When you run a search on Media Cloud, it generates a list of sample stories that match your search query. You can download a CSV with more information about these stories and the media sources that publish them. This guide lists all the columns in the story list CSV and details about the data they hold.
We recommend downloading the sample story list CSV below to follow along.
Story List CSV Columns
This is the internal unique identification number that our system has assigned to the story. This is useful if you are trying to connect the same story across different datasets.
This is the date we think the story was published. This is based on a set of heuristics for parsing the HTML content of the webpage of the story to find and extract a date (the source code for this methodology is available in our date_guesser library). The format of the date is "yyyy-mm-dd hh:mm:ss" (e.g., "2018-03-11 03:00:42").
This is the title that we have extracted from the HTML content of the webpage for the story.
This is the URL that we extracted the story from. Note that sometimes media sources will publish the same story text at different URLs (due to syndication, revisions, or URL redirecting).
This is the language that we think the story is in, written in the form of a 2-letter 639-1 standard code We algorithmically determine the story’s language via our language detection system. If this column is empty or says "none," we do not have enough text to make a good judgement about the language of the story.
This column indicates whether we think the story was ever published by the AP, or Associated Press, even if the story’s URL is from a different source. If it says “true,” our detection process indicates that the story was syndicated from the AP. If it says “false,” we think the story was not syndicated from the AP .

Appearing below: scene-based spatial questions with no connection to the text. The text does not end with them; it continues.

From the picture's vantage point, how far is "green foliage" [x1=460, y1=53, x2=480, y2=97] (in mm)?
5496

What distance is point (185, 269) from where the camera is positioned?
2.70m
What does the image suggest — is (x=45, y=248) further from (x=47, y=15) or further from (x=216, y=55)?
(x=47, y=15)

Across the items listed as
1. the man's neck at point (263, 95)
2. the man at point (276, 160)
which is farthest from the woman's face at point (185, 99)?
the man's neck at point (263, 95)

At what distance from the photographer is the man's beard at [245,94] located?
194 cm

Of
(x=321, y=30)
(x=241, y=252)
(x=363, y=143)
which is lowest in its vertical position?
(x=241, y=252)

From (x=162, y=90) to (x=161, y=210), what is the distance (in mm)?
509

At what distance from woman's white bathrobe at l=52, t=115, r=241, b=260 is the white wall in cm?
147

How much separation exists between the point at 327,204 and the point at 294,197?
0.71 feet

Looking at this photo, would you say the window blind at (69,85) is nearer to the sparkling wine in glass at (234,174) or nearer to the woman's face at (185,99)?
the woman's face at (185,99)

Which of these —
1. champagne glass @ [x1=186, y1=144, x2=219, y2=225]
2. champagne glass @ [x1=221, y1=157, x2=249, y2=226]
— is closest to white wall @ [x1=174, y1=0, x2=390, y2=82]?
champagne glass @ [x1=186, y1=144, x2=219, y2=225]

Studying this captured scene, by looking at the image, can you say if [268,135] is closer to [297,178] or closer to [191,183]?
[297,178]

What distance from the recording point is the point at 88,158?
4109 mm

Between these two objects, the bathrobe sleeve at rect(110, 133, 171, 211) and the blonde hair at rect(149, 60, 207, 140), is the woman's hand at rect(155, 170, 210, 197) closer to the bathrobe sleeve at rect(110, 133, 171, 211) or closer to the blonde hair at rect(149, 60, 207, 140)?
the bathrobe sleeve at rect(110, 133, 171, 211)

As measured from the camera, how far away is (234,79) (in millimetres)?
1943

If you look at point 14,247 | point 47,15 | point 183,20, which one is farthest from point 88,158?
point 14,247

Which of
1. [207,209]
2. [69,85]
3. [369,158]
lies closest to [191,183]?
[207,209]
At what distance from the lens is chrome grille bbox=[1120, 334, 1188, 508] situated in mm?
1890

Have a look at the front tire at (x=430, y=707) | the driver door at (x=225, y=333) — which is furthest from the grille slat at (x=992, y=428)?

This is a comma separated list of the theme(s) we have detected in the story. We run all our English stories through a set of trained models to detect what theme(s) they focus on. To build these models, we took the approach of transfer learning - starting with the Google News word2vec models and then adapting them to produce based on the New York Times annotated corpus. We score each story against the most common 600 descriptors from the NYT corpus. Any descriptors that score above 0.2 probability are listed as theme(s) for the story.
This is the unique internal identification number that our system has assigned to the media source that published the story.
This is the name of the media source that published the story.
This is the URL of the media source that published the story.
This is the country that the media source is published in. The country is written in the form of an "alpha3" ISO-3166-1 standard code.
This indicates the geographic subdivision (i.e., state/province/region) that the media source is published in. The subdivision is written in the form of a ISO 3166-2 standard code.
This is the main language the media source publishes in, written in the form of a 2-letter 639-1 standard code. This is algorithmically determined by our language detection system. If this column is empty or says "none," we do not have enough stories to make a good judgement about the primary language.
This is the main country that the media source publishes content about. This is algorithmically determined by our geo-parsing and geo-location engine. Countries are represented by their full official name. If this column is empty or says "none," we do not have enough stories to make a good judgement about what the main country of focus is for the media source.
This indicates the type of the media source. This is a fixed taxonomy of types of media sources that we created in collaboration with the Media Cloud community. The values are:
print_native: This source is primarily a print publication. Newspapers and magazines are in this category. Examples: New York Times, The Economist.
digital_native: This source is internet based. News sources that began on the internet first, organizational websites, and blogs are in this category. Examples: CDC, Vox, Scroll.in.
video_broadcast: This source is primarily a broadcast TV station (i.e., video transcriptions or closed captions). Examples: CNN, Fox News.
audio_broadcast: This source is primarily a broadcast radio station or podcast (i.e., audio transcriptions). Examples: NPR.
other: This source doesn't fit in any of the other categories. Examples: AP, Reuters.
Additional Columns on Topic Mapper's Download
Downloading a story list from our Topic Mapper tool provides additional information about each story, namely inlinking and Facebook share information. The additional columns are:
This is the number of inlinks that the story received from other stories in the corpus.
This is the number of Facebook shares that the story received.
This is the number of outlinks to other stories or media that are contained within the story.
This is the number of inlinks from unique media sources that the story received.